## Record extracts

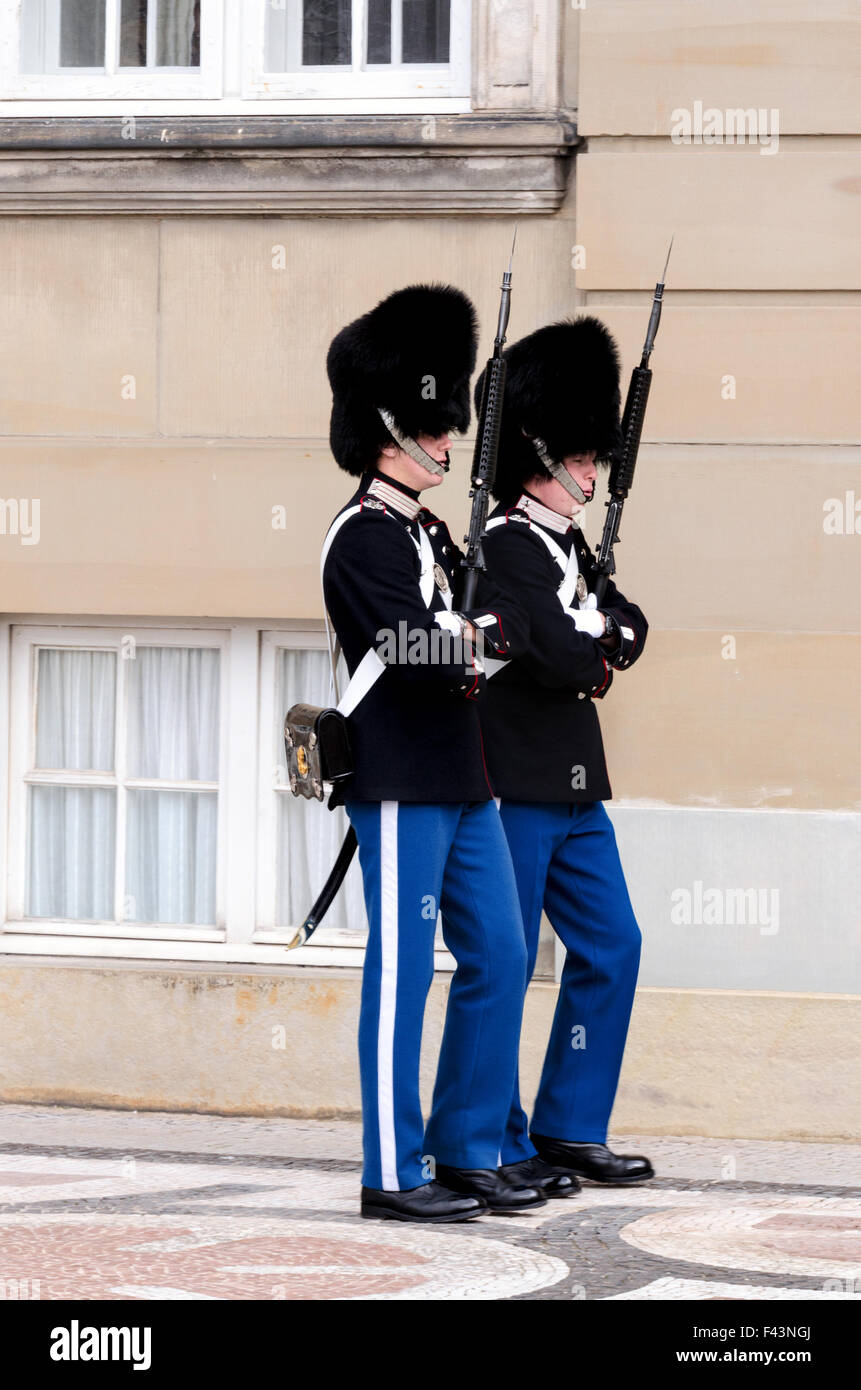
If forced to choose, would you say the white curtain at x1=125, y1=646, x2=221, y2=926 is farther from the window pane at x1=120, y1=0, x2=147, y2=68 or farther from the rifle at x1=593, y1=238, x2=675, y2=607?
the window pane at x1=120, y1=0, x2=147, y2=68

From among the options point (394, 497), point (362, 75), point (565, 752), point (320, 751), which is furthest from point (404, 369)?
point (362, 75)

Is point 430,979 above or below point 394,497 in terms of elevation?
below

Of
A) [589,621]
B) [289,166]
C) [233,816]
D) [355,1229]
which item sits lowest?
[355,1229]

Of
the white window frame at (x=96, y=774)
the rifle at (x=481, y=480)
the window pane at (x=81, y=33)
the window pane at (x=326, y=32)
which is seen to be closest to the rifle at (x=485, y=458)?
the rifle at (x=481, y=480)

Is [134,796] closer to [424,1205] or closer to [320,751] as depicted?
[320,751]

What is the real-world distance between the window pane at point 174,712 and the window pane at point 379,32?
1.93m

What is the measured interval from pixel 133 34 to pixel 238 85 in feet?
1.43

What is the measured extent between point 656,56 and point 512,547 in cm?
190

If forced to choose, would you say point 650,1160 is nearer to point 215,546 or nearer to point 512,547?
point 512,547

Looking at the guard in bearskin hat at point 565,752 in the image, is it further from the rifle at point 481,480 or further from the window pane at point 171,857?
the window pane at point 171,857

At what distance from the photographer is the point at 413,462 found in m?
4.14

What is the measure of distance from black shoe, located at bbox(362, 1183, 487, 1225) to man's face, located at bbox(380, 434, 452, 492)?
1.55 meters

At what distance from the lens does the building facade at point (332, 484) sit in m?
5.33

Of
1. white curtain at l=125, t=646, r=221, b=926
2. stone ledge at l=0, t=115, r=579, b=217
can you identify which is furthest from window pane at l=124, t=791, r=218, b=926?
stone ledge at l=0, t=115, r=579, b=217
--
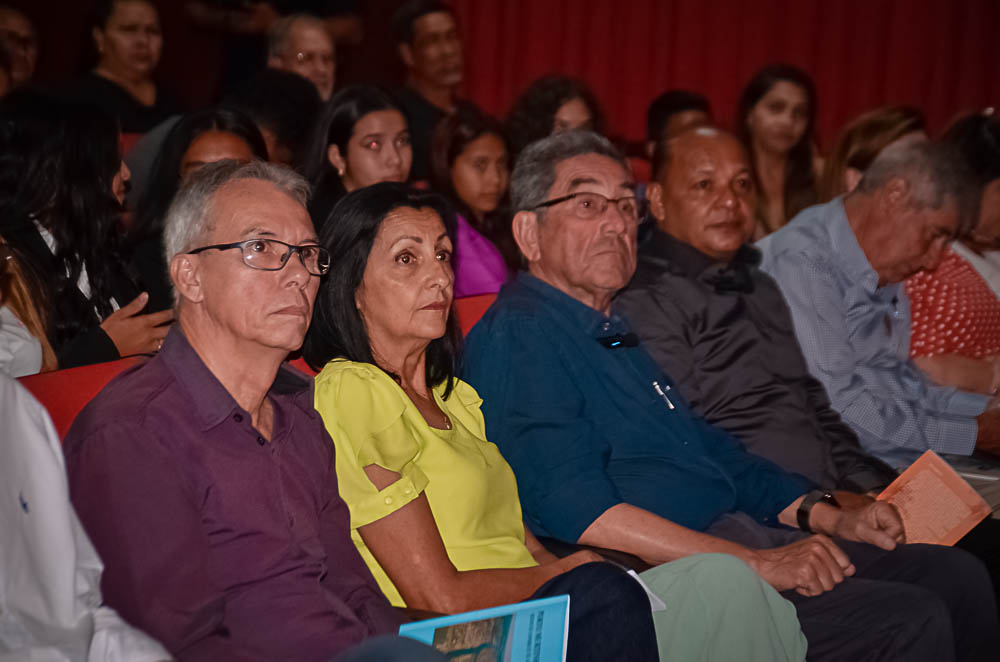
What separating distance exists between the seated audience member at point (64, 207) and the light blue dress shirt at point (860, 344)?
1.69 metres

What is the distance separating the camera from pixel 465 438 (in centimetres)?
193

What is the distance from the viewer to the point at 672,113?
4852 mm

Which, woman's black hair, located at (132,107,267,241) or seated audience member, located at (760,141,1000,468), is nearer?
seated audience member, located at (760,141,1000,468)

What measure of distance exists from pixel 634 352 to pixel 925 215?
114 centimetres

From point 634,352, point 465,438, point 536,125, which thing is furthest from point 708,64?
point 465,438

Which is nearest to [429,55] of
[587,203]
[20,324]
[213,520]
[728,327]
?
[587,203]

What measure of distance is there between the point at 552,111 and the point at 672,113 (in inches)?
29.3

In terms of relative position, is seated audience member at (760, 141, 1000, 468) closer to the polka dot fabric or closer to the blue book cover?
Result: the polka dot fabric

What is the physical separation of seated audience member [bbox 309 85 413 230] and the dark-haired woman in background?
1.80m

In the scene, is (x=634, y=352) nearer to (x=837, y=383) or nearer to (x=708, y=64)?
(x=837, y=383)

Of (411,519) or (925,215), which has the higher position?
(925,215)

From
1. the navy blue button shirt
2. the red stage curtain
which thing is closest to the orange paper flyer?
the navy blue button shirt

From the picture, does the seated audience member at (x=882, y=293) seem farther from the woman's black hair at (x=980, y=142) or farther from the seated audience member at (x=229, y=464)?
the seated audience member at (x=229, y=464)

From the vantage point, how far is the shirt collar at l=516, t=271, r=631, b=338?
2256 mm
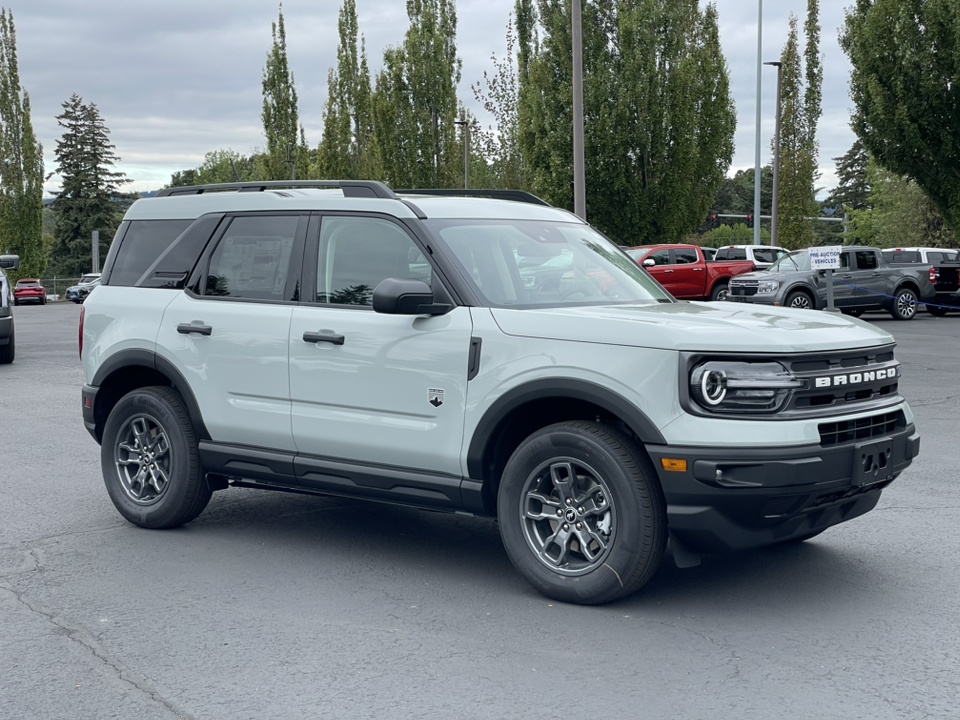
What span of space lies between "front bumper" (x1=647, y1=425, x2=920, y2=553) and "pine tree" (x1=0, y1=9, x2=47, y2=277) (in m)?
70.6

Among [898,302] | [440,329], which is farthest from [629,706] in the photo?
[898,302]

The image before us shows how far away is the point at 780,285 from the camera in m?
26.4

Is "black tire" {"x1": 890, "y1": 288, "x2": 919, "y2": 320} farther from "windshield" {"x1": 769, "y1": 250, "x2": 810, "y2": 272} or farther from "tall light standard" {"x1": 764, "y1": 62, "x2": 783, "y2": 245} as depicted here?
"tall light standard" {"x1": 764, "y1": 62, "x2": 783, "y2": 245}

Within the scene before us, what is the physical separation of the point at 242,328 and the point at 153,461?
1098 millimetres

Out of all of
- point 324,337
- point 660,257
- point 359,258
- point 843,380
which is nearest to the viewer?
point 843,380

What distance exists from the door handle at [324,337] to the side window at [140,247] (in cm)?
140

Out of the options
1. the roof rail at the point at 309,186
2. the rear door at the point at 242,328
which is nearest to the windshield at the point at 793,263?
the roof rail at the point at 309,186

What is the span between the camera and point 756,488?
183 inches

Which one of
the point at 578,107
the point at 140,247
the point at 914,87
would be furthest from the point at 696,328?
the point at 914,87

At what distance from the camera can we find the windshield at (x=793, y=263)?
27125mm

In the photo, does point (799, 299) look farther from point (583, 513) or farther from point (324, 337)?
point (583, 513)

## Task
Copy the items from the line with "What is the measured extent" to the line with "1.55 meters", both included, word for word.

## Final result
What is the measured extent between point 656,56 and point 512,547 in cm?
190

If forced to choose, would you say point 650,1160 is nearer to point 215,546 or nearer to point 512,547?
point 512,547

Looking at the guard in bearskin hat at point 565,752 in the image, is it further from the rifle at point 481,480 or further from the window pane at point 171,857?
the window pane at point 171,857

At what distance from the photographer is the point at 413,462 found in m?
4.14

What is the measure of distance from black shoe, located at bbox(362, 1183, 487, 1225) to man's face, located at bbox(380, 434, 452, 492)?
1.55 meters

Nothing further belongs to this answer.